Еще один водораздел – социально-возрастной. Многие как аскриптивные, так и реальные (поведенческие) свойства традиционной маскулинности, в частности агрессивность и сексуальность, подразумевают в первую очередь подростков и молодых мужчин. В антропологической литературе существует даже понятие «синдром молодого самца» (Wilson, Daly, 1993), свойства которого более или менее одинаковы у многих видов животных и предположительно связаны с повышенной секрецией тестостерона. Сходства в поведении самцов приматов и молодых мужчин подробно описывались этологами. У животных самец и в старости должен оставаться агрессивным, чтобы защищать свои права. У людей длительная родительская и семейная опека, а также правовой порядок делают это не столь необходимым, хотя выработанные в юности привычки и высокая репутация помогают мужчинам и позже.

Молодые мужчины представляют собой особую социально-демографическую группу, которая по своим свойствам – и физическим (мускулы, сила, гормоны), и поведенческим (стадность, высокая соревновательность), и психологическим (любовь к риску, отсутствие заботы о личной безопасности, пренебрежение к собственной жизни, желание выделиться, склонность к девиантности) – отличается как от женщин, так и от старших мужчин. Выраженность этих черт зависит больше всего от возраста, но также и от социального статуса (женатые мужчины меньше склонны к риску и авантюрам, у них другой стиль жизни). Однако усвоенные в юности стереотипы и идеализированные образы маскулинности сохраняются в сознании многих взрослых мужчин и независимо от реального образа жизни вызывают ностальгию и нередко симулируются, на чем искусно играют средства массовой информации, поп-арт и имидж-мейкеры.

Наконец, существуют индивидуальные типологические различия.

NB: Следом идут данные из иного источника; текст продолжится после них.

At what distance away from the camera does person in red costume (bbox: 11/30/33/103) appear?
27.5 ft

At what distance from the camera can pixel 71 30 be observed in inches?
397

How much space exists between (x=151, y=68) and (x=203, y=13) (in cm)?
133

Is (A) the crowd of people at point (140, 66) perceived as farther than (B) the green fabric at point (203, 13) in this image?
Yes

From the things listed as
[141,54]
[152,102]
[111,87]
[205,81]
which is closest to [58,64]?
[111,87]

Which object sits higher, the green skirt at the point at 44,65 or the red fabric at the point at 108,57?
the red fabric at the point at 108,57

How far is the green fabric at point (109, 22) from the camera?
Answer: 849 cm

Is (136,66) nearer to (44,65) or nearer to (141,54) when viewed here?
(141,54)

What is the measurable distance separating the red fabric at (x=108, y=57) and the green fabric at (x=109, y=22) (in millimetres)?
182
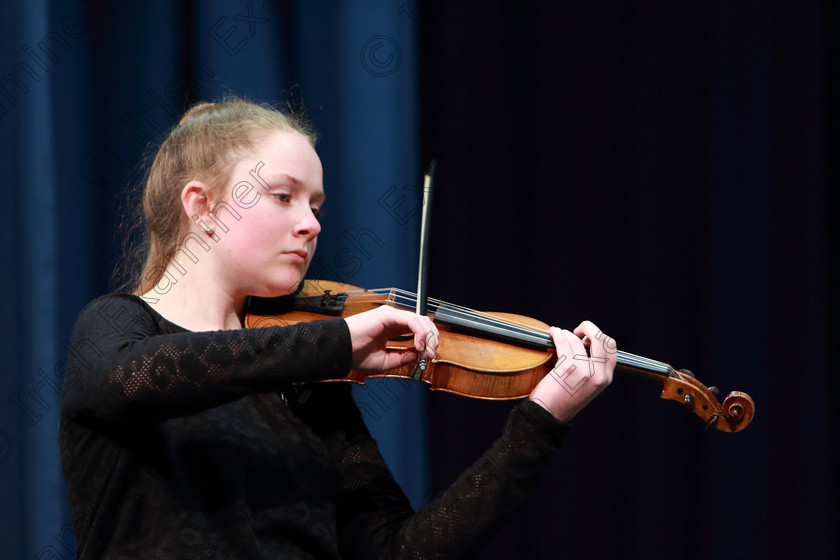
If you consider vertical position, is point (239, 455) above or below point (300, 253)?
below

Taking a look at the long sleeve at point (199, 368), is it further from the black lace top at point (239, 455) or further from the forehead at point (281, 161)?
the forehead at point (281, 161)

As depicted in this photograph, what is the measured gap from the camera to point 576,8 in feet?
5.35

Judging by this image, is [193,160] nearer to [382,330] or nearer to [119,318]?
[119,318]

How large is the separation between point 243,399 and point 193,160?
30 centimetres

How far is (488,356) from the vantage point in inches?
37.8

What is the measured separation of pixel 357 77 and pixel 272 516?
0.84 m

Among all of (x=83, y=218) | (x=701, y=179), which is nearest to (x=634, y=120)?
(x=701, y=179)

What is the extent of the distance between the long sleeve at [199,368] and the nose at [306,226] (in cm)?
19

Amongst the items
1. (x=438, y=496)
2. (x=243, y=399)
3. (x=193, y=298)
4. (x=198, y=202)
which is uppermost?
(x=198, y=202)

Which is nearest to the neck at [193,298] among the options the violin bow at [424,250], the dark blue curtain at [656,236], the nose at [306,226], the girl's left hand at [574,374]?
the nose at [306,226]

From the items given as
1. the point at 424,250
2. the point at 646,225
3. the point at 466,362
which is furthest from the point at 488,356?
the point at 646,225

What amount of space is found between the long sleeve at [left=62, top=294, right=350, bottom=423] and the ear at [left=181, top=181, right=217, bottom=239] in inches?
8.8

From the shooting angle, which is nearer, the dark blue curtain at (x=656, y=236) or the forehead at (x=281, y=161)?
the forehead at (x=281, y=161)

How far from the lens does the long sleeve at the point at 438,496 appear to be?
913mm
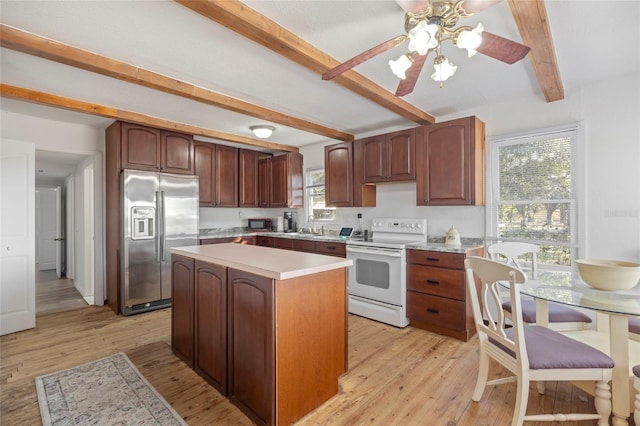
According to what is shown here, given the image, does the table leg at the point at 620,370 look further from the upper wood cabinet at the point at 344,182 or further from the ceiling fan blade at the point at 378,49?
the upper wood cabinet at the point at 344,182

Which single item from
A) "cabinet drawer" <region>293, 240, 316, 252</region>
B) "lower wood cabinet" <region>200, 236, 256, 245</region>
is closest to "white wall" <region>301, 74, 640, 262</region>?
"cabinet drawer" <region>293, 240, 316, 252</region>

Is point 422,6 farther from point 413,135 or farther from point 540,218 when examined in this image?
point 540,218

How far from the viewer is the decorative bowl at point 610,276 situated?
1.64m

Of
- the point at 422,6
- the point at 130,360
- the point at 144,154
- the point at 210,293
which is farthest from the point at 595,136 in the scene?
the point at 144,154

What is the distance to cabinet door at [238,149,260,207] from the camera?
5.26m

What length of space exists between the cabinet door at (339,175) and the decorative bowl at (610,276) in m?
2.74

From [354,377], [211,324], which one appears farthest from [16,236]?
[354,377]

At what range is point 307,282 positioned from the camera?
1804 mm

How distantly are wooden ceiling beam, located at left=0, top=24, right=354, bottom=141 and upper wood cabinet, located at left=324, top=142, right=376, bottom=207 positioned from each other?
4.13 ft

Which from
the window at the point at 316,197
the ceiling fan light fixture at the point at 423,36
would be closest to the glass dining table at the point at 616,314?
the ceiling fan light fixture at the point at 423,36

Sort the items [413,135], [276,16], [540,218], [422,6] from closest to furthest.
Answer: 1. [422,6]
2. [276,16]
3. [540,218]
4. [413,135]

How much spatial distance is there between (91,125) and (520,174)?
5189 mm

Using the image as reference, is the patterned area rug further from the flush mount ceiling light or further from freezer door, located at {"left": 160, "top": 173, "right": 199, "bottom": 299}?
the flush mount ceiling light

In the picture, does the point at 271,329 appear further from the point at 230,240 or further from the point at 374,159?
the point at 230,240
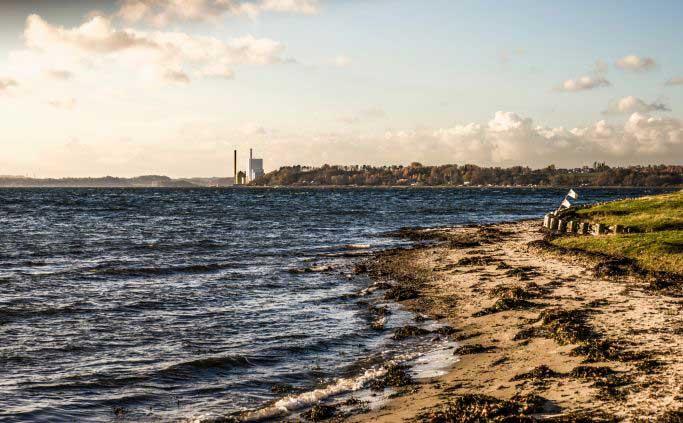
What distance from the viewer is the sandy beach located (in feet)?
32.7

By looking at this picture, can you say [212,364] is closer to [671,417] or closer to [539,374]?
[539,374]

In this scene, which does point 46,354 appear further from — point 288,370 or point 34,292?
point 34,292

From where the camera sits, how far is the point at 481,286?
23.4 metres

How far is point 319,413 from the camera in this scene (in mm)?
11086

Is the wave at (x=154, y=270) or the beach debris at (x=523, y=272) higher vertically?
the beach debris at (x=523, y=272)

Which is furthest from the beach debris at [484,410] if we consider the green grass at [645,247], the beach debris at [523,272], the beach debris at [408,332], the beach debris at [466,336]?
the green grass at [645,247]

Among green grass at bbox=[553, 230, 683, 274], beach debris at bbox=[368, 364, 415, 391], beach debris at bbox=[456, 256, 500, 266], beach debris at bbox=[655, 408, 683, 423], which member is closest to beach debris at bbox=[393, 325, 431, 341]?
beach debris at bbox=[368, 364, 415, 391]

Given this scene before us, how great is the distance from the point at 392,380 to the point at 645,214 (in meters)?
29.0

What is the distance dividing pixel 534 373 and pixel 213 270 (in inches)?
885

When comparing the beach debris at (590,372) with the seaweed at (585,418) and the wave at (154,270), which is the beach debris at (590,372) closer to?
the seaweed at (585,418)

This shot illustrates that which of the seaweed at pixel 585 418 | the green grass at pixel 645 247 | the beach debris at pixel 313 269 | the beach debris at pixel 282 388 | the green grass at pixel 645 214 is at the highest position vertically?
the green grass at pixel 645 214

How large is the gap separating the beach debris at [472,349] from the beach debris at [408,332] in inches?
81.4

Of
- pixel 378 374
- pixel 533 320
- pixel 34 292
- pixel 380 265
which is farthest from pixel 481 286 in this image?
pixel 34 292

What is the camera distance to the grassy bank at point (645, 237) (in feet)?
79.6
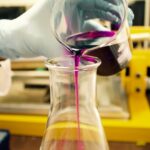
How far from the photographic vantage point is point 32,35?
75 cm

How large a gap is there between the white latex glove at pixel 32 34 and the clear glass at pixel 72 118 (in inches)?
6.9

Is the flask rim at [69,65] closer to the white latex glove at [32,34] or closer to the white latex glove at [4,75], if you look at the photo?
the white latex glove at [32,34]

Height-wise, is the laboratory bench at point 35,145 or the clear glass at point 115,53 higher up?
the clear glass at point 115,53

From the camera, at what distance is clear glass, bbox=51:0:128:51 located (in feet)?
1.85

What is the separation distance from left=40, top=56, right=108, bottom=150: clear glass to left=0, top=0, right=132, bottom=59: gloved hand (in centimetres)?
16

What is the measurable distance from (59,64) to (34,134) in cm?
36

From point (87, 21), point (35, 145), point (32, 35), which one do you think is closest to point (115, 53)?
point (87, 21)

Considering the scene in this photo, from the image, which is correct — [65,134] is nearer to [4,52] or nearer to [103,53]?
[103,53]

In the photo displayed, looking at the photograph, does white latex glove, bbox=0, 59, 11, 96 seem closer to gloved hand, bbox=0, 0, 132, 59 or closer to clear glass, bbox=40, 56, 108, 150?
gloved hand, bbox=0, 0, 132, 59

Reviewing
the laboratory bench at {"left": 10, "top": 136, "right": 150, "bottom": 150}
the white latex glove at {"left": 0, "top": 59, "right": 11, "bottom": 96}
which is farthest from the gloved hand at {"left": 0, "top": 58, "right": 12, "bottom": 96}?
the laboratory bench at {"left": 10, "top": 136, "right": 150, "bottom": 150}

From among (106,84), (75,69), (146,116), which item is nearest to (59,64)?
(75,69)

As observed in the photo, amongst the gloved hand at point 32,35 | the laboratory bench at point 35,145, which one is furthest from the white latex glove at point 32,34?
the laboratory bench at point 35,145

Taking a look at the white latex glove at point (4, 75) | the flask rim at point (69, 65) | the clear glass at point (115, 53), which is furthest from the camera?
the white latex glove at point (4, 75)

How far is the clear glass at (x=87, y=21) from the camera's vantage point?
1.85 feet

Хотя образы и нормы маскулинности создаются и поддерживаются культурой, разные типы маскулинности импонируют разным типам мужчин (и женщин) и имеют свои психофизиологические, конституциональные основы.

Классический образ мачо создан по образу и подобию могучего доминантного альфа-самца, в настоящее время его придерживаются от 10 до 20% мужчин. Хотя в современном обществе этот канон стал отчасти дисфункциональным и приносит больше неприятностей, чем выгод, его носители продолжают считать себя единственными «настоящими» мужчинами, сопротивляются происходящим переменам, создают собственные закрытые сообщества и находят такие сферы жизни, где эти качества можно проявлять безнаказанно, получая за это одобрение (война, силовые виды спорта) и т. д. Поскольку эти свойства филогенетически самые древние и на них жестко ориентирована любая мальчишеская и юношеская субкультура, их поддерживают и им завидуют и многие мужчины, не принадлежащие к этому типу. Носителями, защитниками и идеологами «новой маскулинности» становятся, как правило, мужчины, которые по тем или иным причинам не смогли войти в этот «элитарный мужской клуб», испытывали в детстве и юности какие-то трудности с маскулинной идентификацией и нашли для себя другой, более приемлемый канон маскулинности. Разумеется, это может быть и сознательный выбор, но чаще мотивы переплетаются: личные трудности помогают осознать «неправильность» социального стереотипа.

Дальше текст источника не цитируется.